Data in this exercise:
..............................
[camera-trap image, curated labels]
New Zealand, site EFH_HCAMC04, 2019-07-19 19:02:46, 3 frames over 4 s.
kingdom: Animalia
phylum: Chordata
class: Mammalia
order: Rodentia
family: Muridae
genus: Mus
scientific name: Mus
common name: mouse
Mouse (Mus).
..............................
Task goal:
Retype the whole listing exactly.

Answer to the problem:
[camera-trap image, curated labels]
New Zealand, site EFH_HCAMC04, 2019-07-19 19:02:46, 3 frames over 4 s.
kingdom: Animalia
phylum: Chordata
class: Mammalia
order: Rodentia
family: Muridae
genus: Mus
scientific name: Mus
common name: mouse
Mouse (Mus).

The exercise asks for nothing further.